WORK TO BE COMPLETED: Print the lines that run from the line with "БІЛІМ БӨЛІМІ" to the line with "想像 sōzō : Imagination, guess.", keeping both end lines, exactly as they appear in the entries below, and nothing else.

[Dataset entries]
########
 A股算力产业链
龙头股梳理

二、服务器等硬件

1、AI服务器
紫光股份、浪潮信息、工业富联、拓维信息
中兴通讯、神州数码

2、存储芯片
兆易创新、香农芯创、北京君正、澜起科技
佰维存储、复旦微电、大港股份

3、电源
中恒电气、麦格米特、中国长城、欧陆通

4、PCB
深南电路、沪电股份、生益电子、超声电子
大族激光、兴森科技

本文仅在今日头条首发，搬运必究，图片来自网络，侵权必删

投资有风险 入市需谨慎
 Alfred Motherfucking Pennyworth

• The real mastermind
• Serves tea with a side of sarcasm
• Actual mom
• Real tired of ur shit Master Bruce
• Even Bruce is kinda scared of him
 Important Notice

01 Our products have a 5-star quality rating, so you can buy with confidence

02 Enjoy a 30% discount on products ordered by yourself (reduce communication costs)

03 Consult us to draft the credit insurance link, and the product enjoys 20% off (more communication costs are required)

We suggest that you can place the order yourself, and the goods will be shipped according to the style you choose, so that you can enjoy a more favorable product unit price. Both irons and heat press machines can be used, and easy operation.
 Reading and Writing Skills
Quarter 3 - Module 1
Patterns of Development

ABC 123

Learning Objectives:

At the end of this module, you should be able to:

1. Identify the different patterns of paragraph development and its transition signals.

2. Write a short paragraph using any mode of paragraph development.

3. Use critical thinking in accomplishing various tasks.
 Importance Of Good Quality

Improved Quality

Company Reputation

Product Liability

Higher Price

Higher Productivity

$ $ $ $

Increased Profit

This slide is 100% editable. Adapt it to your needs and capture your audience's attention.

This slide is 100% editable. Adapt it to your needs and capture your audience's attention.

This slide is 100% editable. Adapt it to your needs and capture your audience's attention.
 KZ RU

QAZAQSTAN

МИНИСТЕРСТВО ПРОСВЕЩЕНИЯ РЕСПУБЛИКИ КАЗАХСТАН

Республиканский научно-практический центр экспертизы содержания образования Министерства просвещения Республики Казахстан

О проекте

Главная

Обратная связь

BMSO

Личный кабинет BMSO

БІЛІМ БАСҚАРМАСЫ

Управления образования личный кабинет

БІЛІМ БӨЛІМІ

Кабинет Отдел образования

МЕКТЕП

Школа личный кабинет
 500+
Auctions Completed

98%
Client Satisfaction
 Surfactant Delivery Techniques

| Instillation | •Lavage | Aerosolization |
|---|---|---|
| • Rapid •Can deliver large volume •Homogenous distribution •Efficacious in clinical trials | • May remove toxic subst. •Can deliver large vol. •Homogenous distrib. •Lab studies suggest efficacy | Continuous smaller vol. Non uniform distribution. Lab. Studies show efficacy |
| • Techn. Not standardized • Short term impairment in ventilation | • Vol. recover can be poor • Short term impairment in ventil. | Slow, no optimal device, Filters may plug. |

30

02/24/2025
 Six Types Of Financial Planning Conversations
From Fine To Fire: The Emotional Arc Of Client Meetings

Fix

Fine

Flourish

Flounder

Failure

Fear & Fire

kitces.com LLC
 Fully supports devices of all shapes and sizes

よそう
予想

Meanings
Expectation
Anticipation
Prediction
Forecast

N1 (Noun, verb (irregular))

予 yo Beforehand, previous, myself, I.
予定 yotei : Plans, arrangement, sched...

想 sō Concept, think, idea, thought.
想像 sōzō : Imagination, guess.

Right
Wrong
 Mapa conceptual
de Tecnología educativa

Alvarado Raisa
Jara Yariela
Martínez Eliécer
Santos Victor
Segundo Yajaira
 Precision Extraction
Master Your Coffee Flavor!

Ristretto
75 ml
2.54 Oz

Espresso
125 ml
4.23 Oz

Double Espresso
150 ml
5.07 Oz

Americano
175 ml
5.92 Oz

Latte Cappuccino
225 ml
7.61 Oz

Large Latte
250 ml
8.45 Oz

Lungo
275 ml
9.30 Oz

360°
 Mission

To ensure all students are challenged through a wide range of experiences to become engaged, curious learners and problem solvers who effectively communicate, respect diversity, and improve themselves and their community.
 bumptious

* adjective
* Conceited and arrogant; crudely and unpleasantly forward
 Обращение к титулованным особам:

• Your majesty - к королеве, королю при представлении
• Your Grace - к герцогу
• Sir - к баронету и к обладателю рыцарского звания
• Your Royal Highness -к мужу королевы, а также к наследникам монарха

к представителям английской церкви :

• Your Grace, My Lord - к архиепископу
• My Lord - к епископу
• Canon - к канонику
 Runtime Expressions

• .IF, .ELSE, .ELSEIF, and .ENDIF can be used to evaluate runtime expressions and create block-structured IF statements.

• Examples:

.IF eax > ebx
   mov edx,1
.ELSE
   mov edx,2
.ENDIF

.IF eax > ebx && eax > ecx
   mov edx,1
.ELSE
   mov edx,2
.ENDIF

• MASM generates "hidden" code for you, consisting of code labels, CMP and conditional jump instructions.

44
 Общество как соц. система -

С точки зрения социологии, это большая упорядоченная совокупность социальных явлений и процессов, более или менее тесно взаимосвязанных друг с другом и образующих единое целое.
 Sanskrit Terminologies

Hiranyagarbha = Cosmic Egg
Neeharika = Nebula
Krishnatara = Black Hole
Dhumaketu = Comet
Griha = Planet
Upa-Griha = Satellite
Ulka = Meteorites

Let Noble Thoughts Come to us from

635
########
RESPONSE BELOW:
БІЛІМ БӨЛІМІ

Кабинет Отдел образования

МЕКТЕП

Школа личный кабинет
 500+
Auctions Completed

98%
Client Satisfaction
 Surfactant Delivery Techniques

| Instillation | •Lavage | Aerosolization |
|---|---|---|
| • Rapid •Can deliver large volume •Homogenous distribution •Efficacious in clinical trials | • May remove toxic subst. •Can deliver large vol. •Homogenous distrib. •Lab studies suggest efficacy | Continuous smaller vol. Non uniform distribution. Lab. Studies show efficacy |
| • Techn. Not standardized • Short term impairment in ventilation | • Vol. recover can be poor • Short term impairment in ventil. | Slow, no optimal device, Filters may plug. |

30

02/24/2025
 Six Types Of Financial Planning Conversations
From Fine To Fire: The Emotional Arc Of Client Meetings

Fix

Fine

Flourish

Flounder

Failure

Fear & Fire

kitces.com LLC
 Fully supports devices of all shapes and sizes

よそう
予想

Meanings
Expectation
Anticipation
Prediction
Forecast

N1 (Noun, verb (irregular))

予 yo Beforehand, previous, myself, I.
予定 yotei : Plans, arrangement, sched...

想 sō Concept, think, idea, thought.
想像 sōzō : Imagination, guess.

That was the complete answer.